Self-defeating is absolutely right. A&R's arrogant, ham-fisted money-grab against smaller Australian publishers hit the Internet and grew legs. Just a few years ago, it might have passed without comment -- but now, it's everywhere. After just a few days, the story reached number two on Google's search page for "Angus and Robertson", behind only A&R's website itself. (Oh my, wouldn't a Google bomb go down well now?)

Readers, that is to say, people who buy books, quickly inundated the original Sydney Morning Herald blog post with their promises to boycott A&R. Many readers explained that with lousy book selections and unhelpful, untrained staff, A&R was a poor shadow of its former self, and this was the final straw. And then a independent buying group stepped into the fray with a deliciously over-the-top parody of A&R's demands.

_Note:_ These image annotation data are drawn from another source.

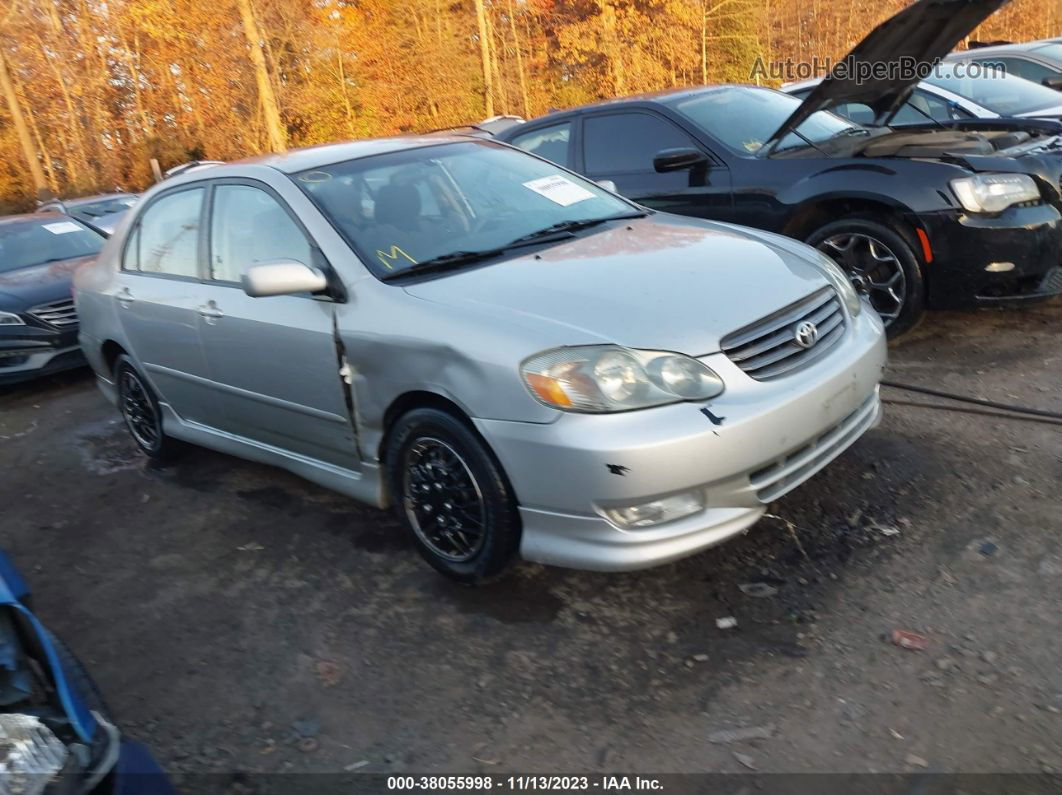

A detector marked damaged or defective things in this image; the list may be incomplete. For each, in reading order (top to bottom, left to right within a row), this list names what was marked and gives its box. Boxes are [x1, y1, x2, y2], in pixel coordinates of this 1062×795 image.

cracked headlight [952, 173, 1040, 213]
cracked headlight [820, 253, 860, 318]
cracked headlight [520, 346, 728, 414]
damaged front bumper [476, 308, 888, 568]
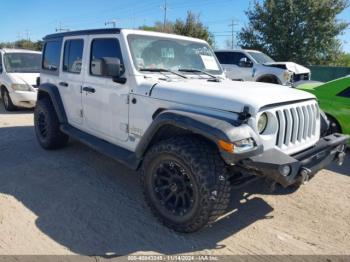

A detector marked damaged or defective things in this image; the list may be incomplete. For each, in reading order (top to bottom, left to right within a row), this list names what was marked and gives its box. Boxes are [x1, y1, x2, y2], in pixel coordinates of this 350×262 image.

damaged front bumper [237, 134, 348, 187]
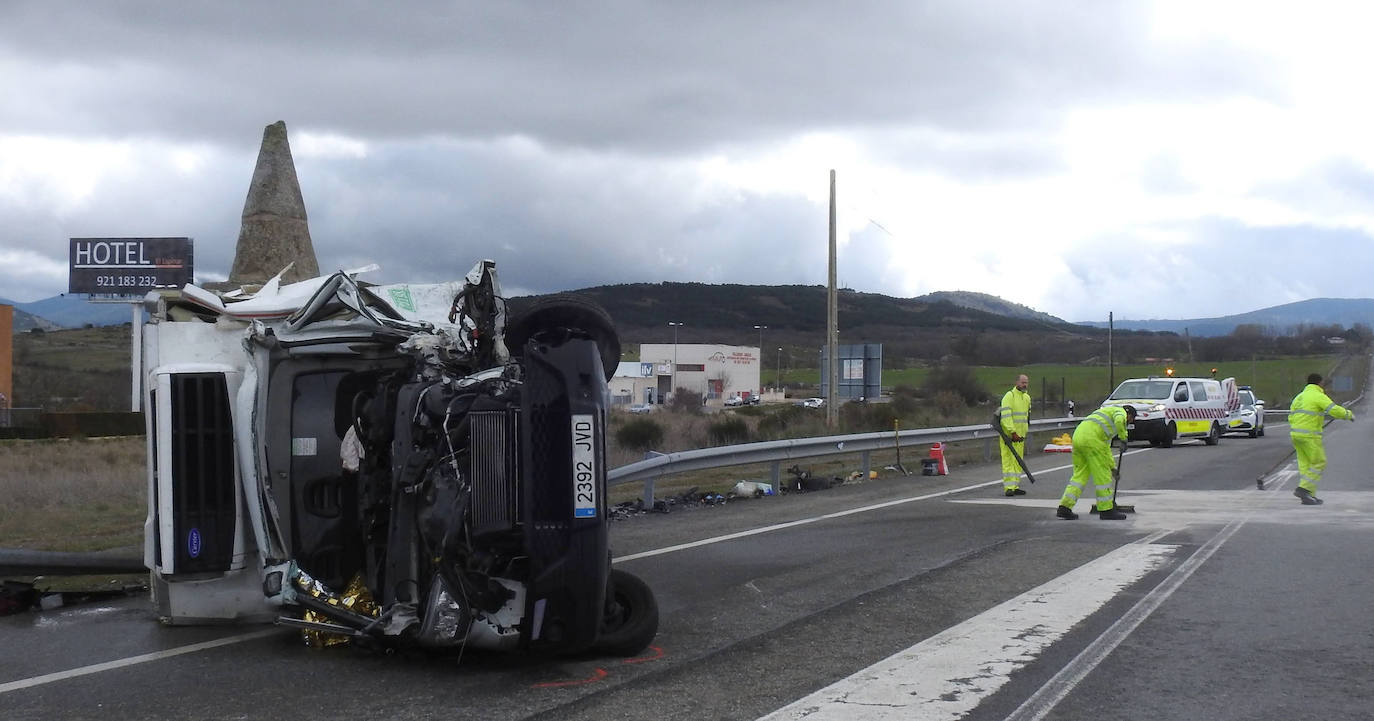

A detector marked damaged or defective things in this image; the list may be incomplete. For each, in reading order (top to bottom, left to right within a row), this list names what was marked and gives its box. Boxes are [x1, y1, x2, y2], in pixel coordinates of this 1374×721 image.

overturned truck [142, 262, 660, 656]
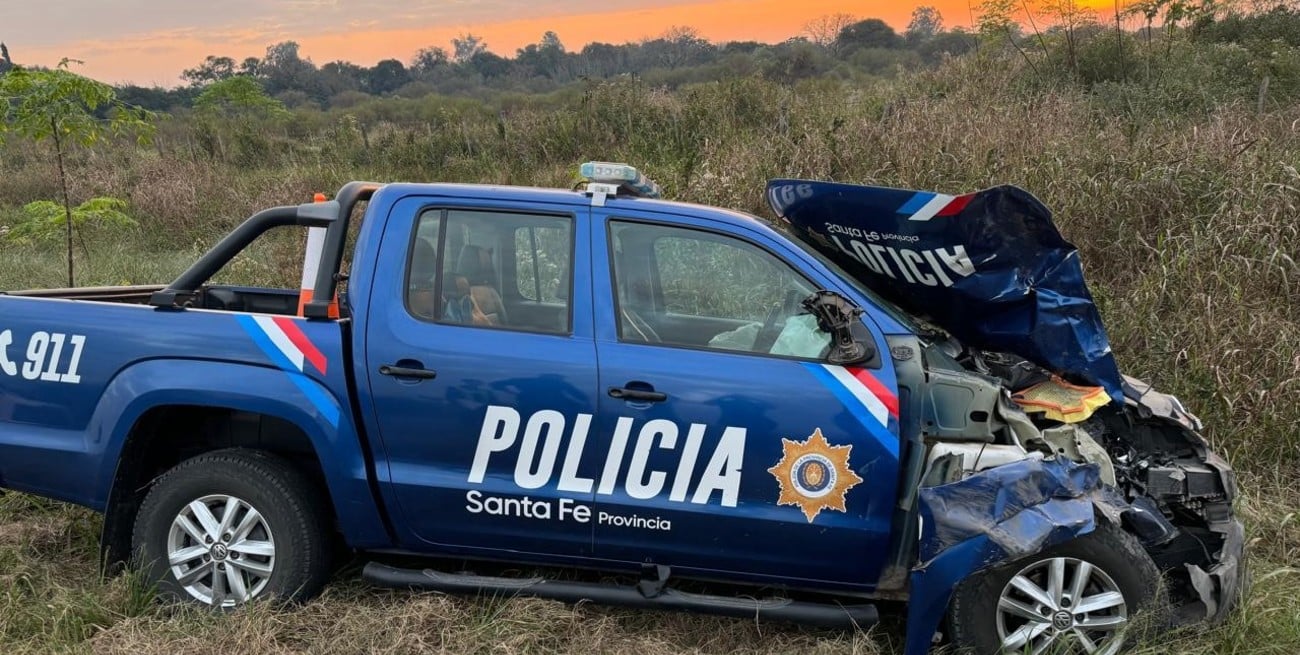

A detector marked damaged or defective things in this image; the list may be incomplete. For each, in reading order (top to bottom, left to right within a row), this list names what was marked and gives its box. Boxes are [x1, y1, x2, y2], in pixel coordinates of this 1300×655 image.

damaged police pickup truck [0, 168, 1232, 655]
crumpled hood [764, 182, 1120, 402]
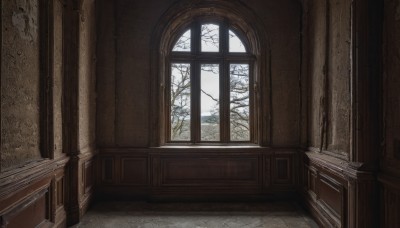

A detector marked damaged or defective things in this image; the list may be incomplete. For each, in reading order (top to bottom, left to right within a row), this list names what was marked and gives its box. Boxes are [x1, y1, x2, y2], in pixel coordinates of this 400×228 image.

peeling plaster wall [0, 0, 41, 171]
peeling plaster wall [78, 0, 97, 153]
peeling plaster wall [97, 0, 302, 147]
peeling plaster wall [308, 0, 352, 156]
peeling plaster wall [382, 0, 400, 175]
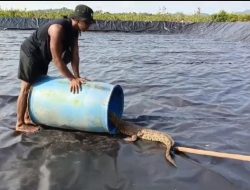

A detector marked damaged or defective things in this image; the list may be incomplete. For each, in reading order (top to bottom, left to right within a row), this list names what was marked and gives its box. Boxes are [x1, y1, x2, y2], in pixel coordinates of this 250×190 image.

rusty metal drum [27, 75, 124, 134]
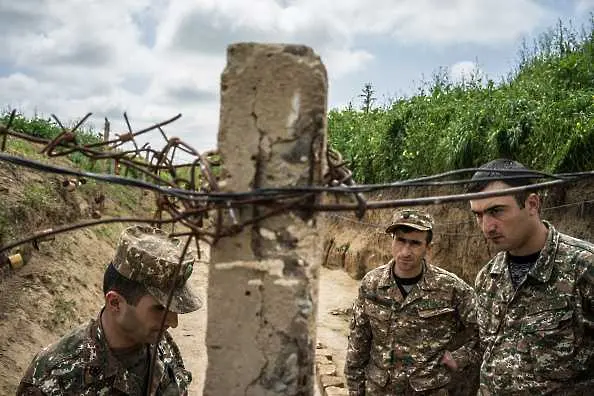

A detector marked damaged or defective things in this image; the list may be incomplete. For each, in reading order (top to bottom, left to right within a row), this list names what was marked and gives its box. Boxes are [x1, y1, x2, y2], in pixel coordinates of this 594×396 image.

cracked concrete post [202, 43, 324, 396]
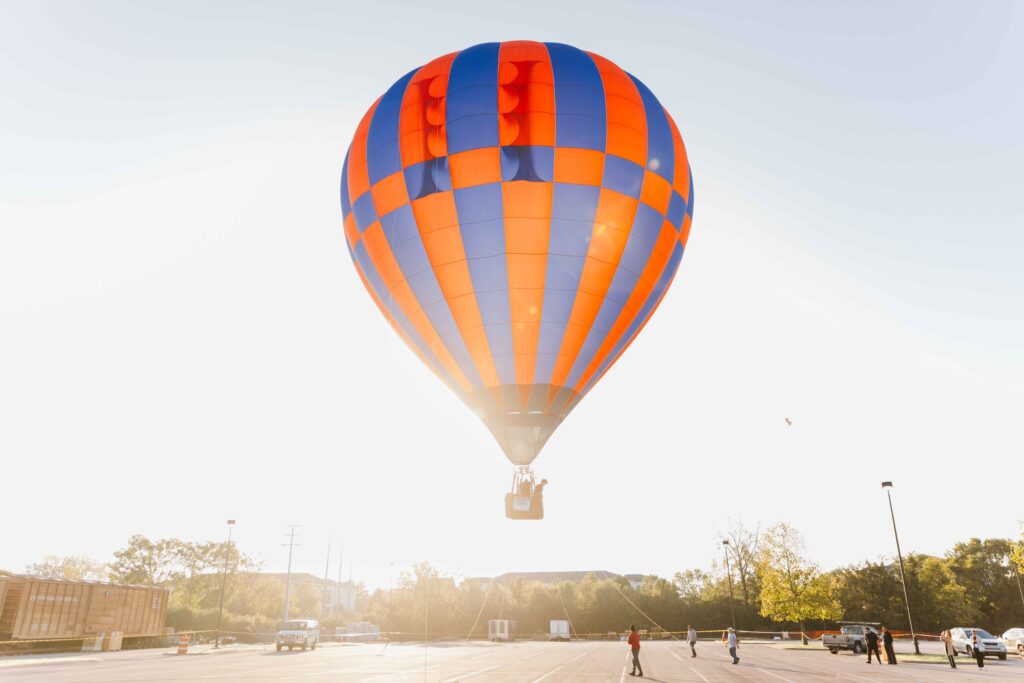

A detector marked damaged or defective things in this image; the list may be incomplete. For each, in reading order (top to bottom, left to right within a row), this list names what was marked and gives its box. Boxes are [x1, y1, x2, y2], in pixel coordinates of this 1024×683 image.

rust-streaked container [0, 577, 167, 643]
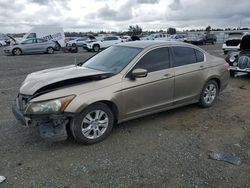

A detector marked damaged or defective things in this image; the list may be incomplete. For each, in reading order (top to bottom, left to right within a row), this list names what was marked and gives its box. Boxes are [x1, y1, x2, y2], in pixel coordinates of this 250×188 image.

damaged headlight assembly [24, 95, 75, 114]
damaged front bumper [12, 97, 73, 142]
broken plastic debris [206, 149, 241, 165]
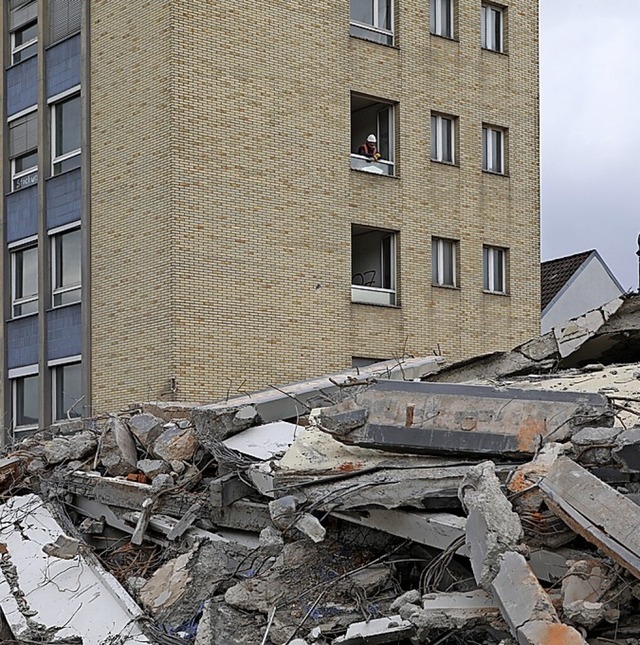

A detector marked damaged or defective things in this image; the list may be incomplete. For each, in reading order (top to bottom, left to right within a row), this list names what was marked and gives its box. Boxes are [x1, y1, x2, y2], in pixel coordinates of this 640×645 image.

broken concrete slab [316, 382, 616, 458]
broken concrete slab [0, 490, 151, 640]
broken concrete slab [458, 462, 524, 588]
broken concrete slab [540, 458, 640, 580]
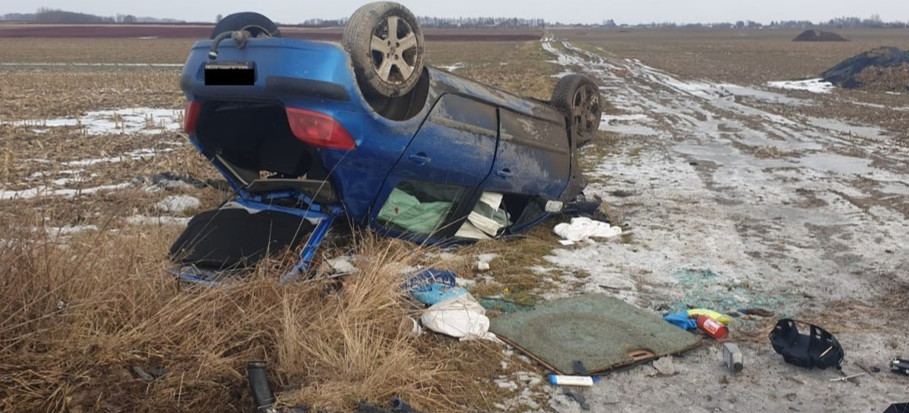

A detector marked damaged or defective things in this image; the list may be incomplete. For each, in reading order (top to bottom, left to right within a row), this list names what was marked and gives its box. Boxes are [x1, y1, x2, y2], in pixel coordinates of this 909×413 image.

overturned blue car [170, 0, 604, 284]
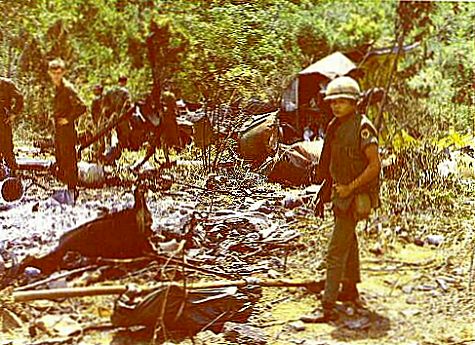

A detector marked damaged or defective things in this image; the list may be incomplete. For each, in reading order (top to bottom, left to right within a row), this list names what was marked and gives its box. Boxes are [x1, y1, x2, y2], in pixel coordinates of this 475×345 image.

burned wreckage [0, 44, 418, 340]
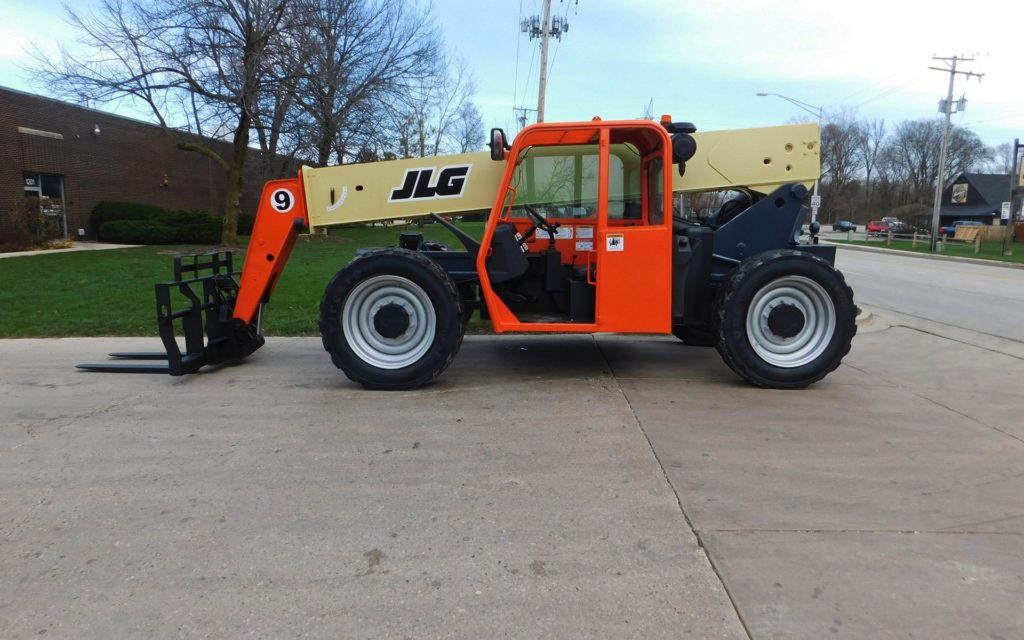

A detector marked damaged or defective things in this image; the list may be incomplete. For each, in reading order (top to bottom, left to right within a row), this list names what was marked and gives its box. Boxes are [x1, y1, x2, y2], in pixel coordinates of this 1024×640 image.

concrete pavement crack [593, 337, 753, 634]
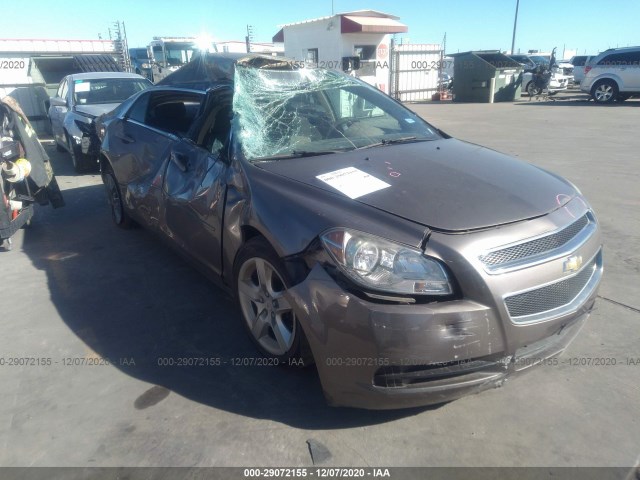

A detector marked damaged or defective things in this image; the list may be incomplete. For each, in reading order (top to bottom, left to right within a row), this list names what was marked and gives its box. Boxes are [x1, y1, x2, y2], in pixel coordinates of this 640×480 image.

cracked windshield glass [232, 64, 442, 159]
shattered windshield [232, 65, 442, 161]
cracked concrete ground [0, 91, 636, 468]
damaged gray sedan [95, 55, 600, 408]
damaged front bumper [288, 262, 596, 408]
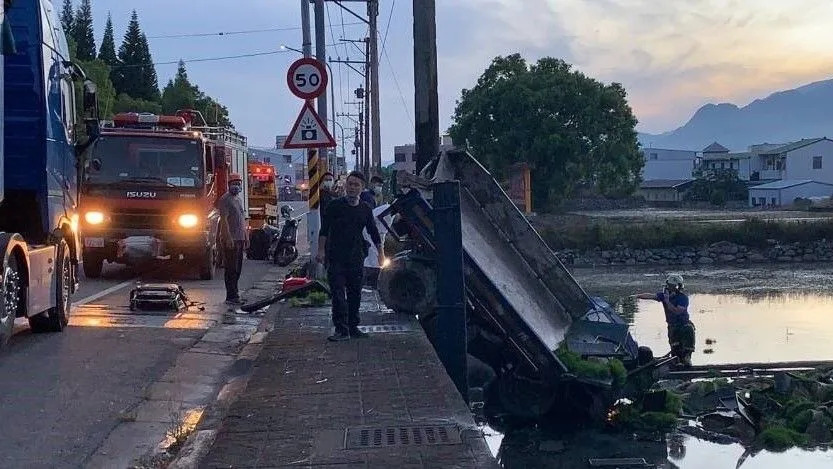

One thing that puzzles me... every time I go into a Borders bookstore, it's full of customers, the shelves are jammed full with a great variety of books, the lines in front of the cash registers are long. At A&R stores, the customers are thin on the ground, the shelves are lightly stocked and mostly cheap remainders on sale for half price or less, and there's never a line at the cash register. So how come the rumour mill has it that A&R is likely to buy out Borders Australian operation? Is the Australian retail book market from Bizarro World, where you make money by not selling lots of books, and lose money by having a thriving business?